Na cabeceira da cama de meu pai havia sempre mais de um livro. Não era raro que, ao lado de um volume sobre novas descobertas científicas ou sobre os mistérios da mente humana estivesse algum do teólogo jesuíta francês Teilhard de Chardin ou a autobiografia de Mahatma Gandhi (“Minha vida e minhas experiências com a verdade”, lançado originalmente em 1927). “Ensaios”, de Michel de Montaigne, publicado pela primeira vez em 1580, também tinha lugar cativo. Entre os brasileiros, um, em especial, gozava de espaço privilegiado: Josué Montello. Cresci ouvindo trechos de seus diários e de seus romances. Dono de impressionante obra, esse autor nascido em São Luís foi o homenageado da belíssima sessão realizada na Academia Mineira de Letras, na semana passada, para celebrar o centenário de seu nascimento.
Os números são incríveis: vinte e sete romances, sete novelas, dez livros de literatura infanto-juvenil e dez peças de teatro. Mesmo produzindo tanto, Josué Montello ainda encontrou tempo para atuar como dinâmico gestor cultural. Dirigiu a Biblioteca Nacional, o Serviço Nacional do Teatro, o Museu Histórico Nacional, o Museu da República e a Universidade Federal do Maranhão. Foi Embaixador do Brasil na UNESCO e presidente da Academia Brasileira de Letras. Seu livro “Os Tambores de São Luís”, de 75, é considerado uma obra-prima. Convidado a discorrer sobre a trajetória do autor maranhense, o escritor Cláudio Aguiar também ressaltou o caráter universal da produção montelliana, sempre alinhada com as grandes questões que marcam a experiência da humanidade sobre a Terra, como a relação com o tempo, por exemplo, tema de outro livro fundamental para a compreensão do legado literário de Montello: “Largo do Desterro”, de 81.
- - - - -
O que fazer:
1) Diga se cada afirmação concorda com o texto sobre Josué Montello, respondendo sim ou não e citando as palavras do texto que decidem: (a) Montello nasceu em São Luís; (b) Montello escreveu dez romances; (c) Montello presidiu a Academia Mineira de Letras.
2) Copie do texto sobre Josué Montello o trecho que começa em "Na cabeceira da" e vai até "de seu nascimento.", inclusive, substituindo "cativo" por "garantido".
As linhas que vêm depois deste texto não são necessárias.

Dados fornecidos:
- - - - -
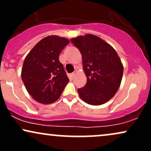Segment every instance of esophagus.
<instances>
[{"mask_svg": "<svg viewBox=\"0 0 151 151\" xmlns=\"http://www.w3.org/2000/svg\"><path fill=\"white\" fill-rule=\"evenodd\" d=\"M77 70H74V72H72V77H74V76H75V74H77Z\"/></svg>", "mask_w": 151, "mask_h": 151, "instance_id": "esophagus-1", "label": "esophagus"}]
</instances>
- - - - -
Respostas:
1)
(a) Sim: "esse autor nascido em São Luís".
(b) Não: "vinte e sete romances".
(c) Não: "presidente da Academia Brasileira de Letras".

2)
Na cabeceira da cama de meu pai havia sempre mais de um livro. Não era raro que, ao lado de um volume sobre novas descobertas científicas ou sobre os mistérios da mente humana estivesse algum do teólogo jesuíta francês Teilhard de Chardin ou a autobiografia de Mahatma Gandhi (“Minha vida e minhas experiências com a verdade”, lançado originalmente em 1927). “Ensaios”, de Michel de Montaigne, publicado pela primeira vez em 1580, também tinha lugar garantido. Entre os brasileiros, um, em especial, gozava de espaço privilegiado: Josué Montello. Cresci ouvindo trechos de seus diários e de seus romances. Dono de impressionante obra, esse autor nascido em São Luís foi o homenageado da belíssima sessão realizada na Academia Mineira de Letras, na semana passada, para celebrar o centenário de seu nascimento.